## Passage given
========================================

Course Home | Assignments | Data Sets/Tools | Python | Schedule | Git Submission | Tutoring

Saint Louis University

Computer Science 1020
Introduction to Computer Science: Bioinformatics

Michael Goldwasser

Spring 2019

Computer Science Department

Lab 07

Topic: Phylogenetic Cladograms
Collaboration Policy: The lab should be completed working in pairs
Submission Deadline:    11:50am Monday, 4 March 2019
11:59pm Tuesday, 5 March 2019

Contents:


Overview

In a series of labs, we explore the visualization of phylogetic trees, starting with a basic layout known as a cladogram. For example the tree we modeled in Python as

('A',
     ('B',(),()),
     ('C',
          ('D',
               ('E',(),()),
               ('F',(),())
          ),
          ('G', (), ())
     )
)
could be portrayed with the following diagram.

Such a phylogetic tree models the presumed relationship between species and their presumed common ancestors. However, in this basic view, there is no significance to the lengths of the edges drawn.

========================================

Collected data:

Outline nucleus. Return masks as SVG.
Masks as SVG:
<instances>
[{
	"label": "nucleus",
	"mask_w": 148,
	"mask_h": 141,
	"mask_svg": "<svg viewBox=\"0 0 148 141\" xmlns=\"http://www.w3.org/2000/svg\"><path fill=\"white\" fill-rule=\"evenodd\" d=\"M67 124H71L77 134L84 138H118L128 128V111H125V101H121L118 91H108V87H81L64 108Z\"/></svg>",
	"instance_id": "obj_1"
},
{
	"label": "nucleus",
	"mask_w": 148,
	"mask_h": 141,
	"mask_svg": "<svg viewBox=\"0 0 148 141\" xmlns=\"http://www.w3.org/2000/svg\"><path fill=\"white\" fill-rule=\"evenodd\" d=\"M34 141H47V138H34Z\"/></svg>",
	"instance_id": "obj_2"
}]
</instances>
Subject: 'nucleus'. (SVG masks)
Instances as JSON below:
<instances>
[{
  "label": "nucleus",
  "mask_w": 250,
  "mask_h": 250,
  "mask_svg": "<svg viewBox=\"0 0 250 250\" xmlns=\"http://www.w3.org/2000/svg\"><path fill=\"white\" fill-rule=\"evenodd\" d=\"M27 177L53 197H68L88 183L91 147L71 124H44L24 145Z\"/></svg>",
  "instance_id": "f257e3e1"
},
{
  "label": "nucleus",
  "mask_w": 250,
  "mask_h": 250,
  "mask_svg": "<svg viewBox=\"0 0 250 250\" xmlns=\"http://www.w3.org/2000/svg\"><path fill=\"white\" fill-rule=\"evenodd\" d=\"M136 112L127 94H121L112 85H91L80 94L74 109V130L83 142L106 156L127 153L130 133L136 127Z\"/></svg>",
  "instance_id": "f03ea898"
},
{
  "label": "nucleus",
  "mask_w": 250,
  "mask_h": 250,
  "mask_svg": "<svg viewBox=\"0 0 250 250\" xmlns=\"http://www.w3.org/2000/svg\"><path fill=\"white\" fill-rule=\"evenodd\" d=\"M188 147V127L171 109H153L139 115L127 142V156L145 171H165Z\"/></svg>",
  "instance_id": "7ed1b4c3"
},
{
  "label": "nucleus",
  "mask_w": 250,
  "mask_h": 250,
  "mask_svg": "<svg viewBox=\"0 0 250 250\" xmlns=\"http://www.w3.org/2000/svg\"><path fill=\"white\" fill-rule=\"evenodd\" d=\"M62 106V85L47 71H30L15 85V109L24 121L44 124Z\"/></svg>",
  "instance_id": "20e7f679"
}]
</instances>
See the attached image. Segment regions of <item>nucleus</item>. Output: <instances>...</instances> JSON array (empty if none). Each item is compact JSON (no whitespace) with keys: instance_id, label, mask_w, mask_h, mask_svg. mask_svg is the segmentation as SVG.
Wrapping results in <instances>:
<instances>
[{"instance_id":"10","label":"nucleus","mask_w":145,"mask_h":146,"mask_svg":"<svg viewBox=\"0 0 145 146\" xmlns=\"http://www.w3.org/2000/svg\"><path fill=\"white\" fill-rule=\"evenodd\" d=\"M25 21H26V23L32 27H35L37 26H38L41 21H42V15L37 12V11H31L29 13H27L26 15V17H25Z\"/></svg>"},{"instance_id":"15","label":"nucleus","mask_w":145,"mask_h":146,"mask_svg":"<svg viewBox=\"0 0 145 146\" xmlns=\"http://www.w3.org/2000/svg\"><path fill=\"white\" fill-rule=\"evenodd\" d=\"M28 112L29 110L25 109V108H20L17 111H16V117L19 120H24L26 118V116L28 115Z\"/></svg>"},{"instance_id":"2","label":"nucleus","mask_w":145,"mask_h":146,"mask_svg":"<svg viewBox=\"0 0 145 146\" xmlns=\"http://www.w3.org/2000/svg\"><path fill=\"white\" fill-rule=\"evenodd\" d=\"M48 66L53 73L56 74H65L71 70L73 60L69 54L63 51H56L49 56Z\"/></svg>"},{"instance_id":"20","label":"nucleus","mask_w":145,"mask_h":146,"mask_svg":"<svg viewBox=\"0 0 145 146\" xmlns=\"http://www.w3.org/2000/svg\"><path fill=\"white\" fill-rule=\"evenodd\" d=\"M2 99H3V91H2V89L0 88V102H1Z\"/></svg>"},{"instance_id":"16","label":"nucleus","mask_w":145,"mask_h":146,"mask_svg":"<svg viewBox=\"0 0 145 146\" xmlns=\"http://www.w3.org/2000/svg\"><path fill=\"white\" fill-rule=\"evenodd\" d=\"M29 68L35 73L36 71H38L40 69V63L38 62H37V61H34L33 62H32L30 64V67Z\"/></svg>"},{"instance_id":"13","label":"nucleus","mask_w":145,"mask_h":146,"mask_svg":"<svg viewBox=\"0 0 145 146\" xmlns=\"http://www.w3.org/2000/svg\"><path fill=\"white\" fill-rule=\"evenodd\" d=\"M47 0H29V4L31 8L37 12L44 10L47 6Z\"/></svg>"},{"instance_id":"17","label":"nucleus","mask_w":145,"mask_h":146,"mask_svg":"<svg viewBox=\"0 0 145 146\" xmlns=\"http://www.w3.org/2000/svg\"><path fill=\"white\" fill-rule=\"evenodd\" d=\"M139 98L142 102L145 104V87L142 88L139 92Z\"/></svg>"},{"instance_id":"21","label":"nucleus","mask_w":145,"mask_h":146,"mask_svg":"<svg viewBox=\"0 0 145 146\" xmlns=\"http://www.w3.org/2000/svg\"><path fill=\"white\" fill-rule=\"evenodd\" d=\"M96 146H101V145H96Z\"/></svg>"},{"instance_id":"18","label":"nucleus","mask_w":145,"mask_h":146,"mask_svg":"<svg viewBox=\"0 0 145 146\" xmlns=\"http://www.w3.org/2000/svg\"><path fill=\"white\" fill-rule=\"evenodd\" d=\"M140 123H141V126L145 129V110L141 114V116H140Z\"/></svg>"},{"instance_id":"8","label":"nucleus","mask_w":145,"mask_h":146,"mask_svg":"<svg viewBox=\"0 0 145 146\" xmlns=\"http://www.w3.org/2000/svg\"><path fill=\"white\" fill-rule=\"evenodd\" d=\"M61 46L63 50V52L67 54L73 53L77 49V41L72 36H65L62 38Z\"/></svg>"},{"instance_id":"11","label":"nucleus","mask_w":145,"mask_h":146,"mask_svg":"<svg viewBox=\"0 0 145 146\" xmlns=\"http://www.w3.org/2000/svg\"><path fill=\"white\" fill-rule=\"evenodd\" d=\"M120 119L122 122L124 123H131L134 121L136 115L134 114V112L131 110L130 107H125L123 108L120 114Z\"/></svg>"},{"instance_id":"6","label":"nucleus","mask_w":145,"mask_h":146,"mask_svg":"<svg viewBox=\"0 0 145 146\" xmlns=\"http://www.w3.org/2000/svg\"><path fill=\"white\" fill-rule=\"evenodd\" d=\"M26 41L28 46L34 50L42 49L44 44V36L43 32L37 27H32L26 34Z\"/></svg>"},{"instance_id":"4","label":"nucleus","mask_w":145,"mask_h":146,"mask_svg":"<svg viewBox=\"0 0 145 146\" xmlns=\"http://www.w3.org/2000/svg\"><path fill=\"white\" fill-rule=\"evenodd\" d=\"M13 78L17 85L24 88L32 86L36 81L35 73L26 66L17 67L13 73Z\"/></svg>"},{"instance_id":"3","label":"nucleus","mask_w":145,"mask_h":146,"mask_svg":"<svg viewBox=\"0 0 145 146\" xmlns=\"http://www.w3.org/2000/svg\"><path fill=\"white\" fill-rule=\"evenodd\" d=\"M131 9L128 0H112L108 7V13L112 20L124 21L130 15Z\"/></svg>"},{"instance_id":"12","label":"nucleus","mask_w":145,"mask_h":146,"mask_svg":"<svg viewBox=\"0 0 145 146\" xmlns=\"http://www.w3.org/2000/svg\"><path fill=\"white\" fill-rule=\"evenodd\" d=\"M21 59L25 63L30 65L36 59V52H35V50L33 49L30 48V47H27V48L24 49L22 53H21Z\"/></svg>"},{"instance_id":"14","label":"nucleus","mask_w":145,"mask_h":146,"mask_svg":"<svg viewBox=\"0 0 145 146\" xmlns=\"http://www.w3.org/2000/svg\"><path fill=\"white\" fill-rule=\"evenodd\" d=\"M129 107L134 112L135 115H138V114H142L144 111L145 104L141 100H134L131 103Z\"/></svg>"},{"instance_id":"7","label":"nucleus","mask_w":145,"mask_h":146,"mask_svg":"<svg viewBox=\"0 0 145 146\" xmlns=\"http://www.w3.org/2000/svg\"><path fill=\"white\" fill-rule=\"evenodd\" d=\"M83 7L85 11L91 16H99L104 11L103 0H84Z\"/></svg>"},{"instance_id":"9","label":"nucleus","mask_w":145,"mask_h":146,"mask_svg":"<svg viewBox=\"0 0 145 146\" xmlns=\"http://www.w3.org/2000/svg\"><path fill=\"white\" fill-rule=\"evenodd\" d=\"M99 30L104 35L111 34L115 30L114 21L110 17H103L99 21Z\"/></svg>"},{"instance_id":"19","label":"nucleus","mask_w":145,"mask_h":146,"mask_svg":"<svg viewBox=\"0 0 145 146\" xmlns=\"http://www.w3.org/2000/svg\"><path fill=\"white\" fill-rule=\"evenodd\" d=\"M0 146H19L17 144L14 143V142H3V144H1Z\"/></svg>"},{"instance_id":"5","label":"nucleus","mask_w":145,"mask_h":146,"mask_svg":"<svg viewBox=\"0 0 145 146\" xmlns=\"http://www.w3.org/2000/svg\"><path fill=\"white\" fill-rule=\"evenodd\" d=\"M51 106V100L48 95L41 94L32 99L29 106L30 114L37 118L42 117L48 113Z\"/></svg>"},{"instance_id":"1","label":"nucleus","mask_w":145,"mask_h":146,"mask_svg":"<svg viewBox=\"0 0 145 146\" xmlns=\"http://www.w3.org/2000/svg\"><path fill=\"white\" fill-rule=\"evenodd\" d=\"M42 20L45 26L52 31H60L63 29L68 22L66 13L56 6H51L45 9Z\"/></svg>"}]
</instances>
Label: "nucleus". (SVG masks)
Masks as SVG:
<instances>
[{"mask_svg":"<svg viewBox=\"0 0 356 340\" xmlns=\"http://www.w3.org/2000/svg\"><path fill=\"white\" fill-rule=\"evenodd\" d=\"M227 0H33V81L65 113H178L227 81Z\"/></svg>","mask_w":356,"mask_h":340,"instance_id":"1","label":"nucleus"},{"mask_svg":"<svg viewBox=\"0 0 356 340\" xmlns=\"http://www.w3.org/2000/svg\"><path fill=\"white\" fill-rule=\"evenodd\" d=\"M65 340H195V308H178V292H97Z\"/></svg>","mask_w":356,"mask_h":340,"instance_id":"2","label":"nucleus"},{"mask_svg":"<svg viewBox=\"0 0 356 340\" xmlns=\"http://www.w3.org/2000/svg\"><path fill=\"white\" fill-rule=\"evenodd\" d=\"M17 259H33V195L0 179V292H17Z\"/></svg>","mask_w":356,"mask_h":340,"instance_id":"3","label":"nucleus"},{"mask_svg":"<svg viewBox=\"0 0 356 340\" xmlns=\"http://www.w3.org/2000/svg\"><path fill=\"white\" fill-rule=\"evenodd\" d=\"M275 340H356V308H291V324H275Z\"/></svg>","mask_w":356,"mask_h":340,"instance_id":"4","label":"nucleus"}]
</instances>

========================================

## Complete the following
1. Answer these from the lab page:
(a) How must the lab be completed?
(b) What term is the course offered in?
(c) In the basic view, what significance do the lengths of the drawn edges have?
2. Condense the paragraph of the lab page that begins "Such a phylogetic tree models" into a single shorter sentence.
3. Please quote everything in the lab page from "Such a phylogetic" down to "the edges drawn.".
These rows have no connection to the lab page.

## Answers to the problems
1.
(a) Working in pairs.
(b) Spring 2019.
(c) None.

2. The tree models the presumed relationship between species and their presumed common ancestors, though in this basic view the lengths of the drawn edges carry no significance.

3.
Such a phylogetic tree models the presumed relationship between species and their presumed common ancestors. However, in this basic view, there is no significance to the lengths of the edges drawn.